[Entries on spatial positioning]

--------------------------------------------------

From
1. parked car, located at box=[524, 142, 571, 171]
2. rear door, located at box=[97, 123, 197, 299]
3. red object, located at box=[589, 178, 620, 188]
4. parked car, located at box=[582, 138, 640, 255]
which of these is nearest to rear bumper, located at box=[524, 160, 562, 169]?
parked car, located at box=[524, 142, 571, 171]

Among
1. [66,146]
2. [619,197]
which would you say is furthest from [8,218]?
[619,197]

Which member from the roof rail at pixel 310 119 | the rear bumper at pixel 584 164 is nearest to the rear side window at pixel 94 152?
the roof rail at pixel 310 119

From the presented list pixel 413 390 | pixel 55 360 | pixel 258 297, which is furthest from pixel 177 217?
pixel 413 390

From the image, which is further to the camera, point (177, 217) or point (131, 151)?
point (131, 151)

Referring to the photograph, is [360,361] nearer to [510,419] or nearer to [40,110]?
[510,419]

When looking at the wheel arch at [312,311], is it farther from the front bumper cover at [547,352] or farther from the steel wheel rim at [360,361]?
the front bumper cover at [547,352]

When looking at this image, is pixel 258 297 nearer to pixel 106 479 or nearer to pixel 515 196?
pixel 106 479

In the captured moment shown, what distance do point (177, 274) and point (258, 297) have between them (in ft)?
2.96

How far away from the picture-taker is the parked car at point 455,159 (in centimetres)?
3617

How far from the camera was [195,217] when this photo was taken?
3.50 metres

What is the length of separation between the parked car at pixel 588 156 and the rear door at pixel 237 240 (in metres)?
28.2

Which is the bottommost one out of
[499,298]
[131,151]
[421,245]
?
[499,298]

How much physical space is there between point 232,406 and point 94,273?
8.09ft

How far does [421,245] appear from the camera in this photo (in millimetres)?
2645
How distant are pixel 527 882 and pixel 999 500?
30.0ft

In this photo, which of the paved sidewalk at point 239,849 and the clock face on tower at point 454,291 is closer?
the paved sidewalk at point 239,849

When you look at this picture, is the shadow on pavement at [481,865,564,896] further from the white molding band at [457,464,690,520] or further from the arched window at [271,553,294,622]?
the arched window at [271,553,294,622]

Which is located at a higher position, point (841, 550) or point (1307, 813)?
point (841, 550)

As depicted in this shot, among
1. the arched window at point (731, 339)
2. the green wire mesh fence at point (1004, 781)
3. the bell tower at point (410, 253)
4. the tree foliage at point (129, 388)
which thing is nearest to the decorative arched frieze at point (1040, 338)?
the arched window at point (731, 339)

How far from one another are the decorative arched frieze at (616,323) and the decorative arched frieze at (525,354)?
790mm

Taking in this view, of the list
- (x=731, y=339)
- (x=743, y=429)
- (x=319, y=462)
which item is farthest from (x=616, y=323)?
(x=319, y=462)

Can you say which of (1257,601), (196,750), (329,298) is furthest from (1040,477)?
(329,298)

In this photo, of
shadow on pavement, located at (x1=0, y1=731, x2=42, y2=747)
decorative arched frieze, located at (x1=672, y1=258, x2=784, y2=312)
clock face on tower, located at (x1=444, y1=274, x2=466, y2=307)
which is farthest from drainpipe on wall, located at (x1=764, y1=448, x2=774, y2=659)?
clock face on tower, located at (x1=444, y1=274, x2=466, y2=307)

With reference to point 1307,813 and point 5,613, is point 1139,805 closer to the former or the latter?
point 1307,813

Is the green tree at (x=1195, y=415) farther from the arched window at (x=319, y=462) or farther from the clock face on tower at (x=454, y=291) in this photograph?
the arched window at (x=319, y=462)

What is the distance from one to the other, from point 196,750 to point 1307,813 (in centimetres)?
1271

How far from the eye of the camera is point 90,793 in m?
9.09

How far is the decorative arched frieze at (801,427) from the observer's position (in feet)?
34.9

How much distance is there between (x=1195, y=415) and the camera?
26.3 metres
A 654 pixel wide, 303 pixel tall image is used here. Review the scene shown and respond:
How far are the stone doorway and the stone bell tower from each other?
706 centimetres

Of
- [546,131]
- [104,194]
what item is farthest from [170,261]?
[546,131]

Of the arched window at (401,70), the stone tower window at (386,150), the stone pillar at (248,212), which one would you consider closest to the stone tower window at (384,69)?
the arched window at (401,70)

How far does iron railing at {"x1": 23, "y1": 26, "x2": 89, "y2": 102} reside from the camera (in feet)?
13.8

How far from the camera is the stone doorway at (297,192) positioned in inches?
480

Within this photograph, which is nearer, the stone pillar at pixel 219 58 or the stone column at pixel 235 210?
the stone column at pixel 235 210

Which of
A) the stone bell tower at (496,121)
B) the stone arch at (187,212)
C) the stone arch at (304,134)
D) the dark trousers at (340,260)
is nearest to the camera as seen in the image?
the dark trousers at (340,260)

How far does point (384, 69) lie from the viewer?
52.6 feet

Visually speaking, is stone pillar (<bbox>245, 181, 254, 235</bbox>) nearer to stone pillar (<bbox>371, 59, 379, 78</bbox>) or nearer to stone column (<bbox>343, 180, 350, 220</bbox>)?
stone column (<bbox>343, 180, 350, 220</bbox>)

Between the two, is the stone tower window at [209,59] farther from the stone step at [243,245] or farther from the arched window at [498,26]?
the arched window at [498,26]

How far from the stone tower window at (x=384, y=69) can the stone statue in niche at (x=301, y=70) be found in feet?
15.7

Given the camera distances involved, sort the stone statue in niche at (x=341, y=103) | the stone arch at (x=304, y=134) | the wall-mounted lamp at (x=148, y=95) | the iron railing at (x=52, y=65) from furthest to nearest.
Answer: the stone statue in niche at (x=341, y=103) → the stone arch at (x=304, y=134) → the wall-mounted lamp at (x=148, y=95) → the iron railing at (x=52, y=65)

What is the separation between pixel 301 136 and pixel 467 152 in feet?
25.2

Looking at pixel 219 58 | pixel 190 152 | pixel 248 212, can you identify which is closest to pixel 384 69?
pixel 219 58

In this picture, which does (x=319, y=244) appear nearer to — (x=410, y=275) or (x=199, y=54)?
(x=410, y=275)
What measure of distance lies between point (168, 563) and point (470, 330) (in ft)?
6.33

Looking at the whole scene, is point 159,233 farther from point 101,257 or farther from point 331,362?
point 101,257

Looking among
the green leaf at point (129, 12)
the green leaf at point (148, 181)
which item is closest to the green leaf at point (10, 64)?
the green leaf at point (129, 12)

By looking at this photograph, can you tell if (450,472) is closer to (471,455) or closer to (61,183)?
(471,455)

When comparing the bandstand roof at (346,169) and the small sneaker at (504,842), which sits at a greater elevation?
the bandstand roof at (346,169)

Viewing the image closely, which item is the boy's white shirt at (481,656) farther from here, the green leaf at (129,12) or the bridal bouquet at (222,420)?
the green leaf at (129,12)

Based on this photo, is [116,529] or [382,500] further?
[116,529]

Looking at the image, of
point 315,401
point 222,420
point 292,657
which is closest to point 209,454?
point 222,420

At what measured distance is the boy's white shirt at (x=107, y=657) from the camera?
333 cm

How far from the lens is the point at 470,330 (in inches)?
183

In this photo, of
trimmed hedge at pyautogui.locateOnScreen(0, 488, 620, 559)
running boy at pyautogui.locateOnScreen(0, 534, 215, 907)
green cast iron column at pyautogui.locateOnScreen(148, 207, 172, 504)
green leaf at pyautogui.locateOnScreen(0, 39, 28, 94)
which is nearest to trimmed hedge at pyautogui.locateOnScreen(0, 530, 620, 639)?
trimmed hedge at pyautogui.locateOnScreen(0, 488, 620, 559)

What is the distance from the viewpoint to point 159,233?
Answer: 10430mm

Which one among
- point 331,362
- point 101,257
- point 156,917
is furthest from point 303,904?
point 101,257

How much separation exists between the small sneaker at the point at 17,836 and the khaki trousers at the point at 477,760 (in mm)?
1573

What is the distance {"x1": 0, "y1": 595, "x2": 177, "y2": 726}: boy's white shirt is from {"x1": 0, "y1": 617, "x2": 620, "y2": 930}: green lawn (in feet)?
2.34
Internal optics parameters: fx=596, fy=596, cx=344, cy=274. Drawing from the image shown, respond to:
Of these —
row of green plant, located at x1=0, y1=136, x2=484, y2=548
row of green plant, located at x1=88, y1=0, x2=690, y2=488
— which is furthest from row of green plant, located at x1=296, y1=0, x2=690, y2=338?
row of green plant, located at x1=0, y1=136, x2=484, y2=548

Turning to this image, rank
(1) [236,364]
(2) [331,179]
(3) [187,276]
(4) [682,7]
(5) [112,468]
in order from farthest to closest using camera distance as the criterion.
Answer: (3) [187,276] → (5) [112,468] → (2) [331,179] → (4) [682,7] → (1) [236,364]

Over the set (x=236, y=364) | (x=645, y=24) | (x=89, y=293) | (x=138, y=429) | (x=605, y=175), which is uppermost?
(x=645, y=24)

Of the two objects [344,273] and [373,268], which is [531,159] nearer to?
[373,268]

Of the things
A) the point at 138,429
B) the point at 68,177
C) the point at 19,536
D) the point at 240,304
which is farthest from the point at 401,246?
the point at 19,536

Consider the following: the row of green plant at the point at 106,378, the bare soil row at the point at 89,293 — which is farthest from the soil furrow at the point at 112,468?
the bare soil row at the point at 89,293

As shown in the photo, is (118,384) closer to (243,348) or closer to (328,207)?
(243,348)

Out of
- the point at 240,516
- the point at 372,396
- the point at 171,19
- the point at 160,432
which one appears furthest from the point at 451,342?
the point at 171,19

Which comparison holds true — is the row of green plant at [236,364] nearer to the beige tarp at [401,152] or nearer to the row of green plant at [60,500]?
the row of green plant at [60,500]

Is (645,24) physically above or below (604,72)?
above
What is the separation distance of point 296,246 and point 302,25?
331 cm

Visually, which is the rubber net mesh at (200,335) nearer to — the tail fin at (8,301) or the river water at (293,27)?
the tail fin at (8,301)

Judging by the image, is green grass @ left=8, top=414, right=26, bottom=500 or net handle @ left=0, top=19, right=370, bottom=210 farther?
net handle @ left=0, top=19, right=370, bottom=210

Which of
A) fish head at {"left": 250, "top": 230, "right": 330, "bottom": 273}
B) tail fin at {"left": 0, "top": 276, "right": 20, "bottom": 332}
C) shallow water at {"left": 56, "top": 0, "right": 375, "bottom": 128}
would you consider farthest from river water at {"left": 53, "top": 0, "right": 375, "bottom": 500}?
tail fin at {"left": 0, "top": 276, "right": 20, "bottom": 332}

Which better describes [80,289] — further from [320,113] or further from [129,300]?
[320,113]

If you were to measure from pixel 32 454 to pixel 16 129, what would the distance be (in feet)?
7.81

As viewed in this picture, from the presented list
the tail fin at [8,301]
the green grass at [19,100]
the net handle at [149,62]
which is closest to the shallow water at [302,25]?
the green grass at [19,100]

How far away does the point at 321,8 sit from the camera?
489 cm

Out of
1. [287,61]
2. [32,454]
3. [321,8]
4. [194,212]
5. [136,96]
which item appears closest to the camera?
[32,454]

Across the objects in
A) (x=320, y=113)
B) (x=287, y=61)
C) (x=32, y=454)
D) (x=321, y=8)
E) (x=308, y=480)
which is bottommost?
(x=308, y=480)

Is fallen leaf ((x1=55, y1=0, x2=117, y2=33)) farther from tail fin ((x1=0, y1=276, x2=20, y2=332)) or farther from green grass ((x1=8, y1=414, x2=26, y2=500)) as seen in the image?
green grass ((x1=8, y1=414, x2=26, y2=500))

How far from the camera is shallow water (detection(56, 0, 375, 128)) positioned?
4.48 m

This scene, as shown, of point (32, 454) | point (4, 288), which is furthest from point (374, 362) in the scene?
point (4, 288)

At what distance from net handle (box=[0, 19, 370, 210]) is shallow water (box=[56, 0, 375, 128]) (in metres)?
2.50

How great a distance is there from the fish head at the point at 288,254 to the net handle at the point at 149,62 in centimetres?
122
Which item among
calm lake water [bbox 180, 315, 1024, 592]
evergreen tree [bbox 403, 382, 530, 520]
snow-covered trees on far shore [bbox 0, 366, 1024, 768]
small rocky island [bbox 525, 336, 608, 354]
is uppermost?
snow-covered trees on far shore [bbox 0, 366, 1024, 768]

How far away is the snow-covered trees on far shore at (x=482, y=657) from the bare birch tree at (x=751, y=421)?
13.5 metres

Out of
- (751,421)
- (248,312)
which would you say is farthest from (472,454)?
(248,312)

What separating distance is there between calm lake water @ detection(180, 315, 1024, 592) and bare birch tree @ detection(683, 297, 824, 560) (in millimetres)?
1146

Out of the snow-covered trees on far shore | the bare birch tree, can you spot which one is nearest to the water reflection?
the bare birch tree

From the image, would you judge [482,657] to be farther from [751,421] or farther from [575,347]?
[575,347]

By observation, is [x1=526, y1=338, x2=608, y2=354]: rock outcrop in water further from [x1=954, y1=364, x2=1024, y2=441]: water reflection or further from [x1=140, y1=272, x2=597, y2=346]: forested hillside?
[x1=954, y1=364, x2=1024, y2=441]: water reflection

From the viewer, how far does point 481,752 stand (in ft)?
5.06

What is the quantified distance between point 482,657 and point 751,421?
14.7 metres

--------------------------------------------------

WORK TO COMPLETE: Copy out every line in the records that contains the string "snow". Case counts.

ANSWER TO THE TASK:
snow-covered trees on far shore [bbox 0, 366, 1024, 768]
snow-covered trees on far shore [bbox 0, 366, 1024, 768]
How far away is the snow-covered trees on far shore at (x=482, y=657) from the bare birch tree at (x=751, y=421)?
Out of the snow-covered trees on far shore | the bare birch tree, can you spot which one is nearest to the water reflection?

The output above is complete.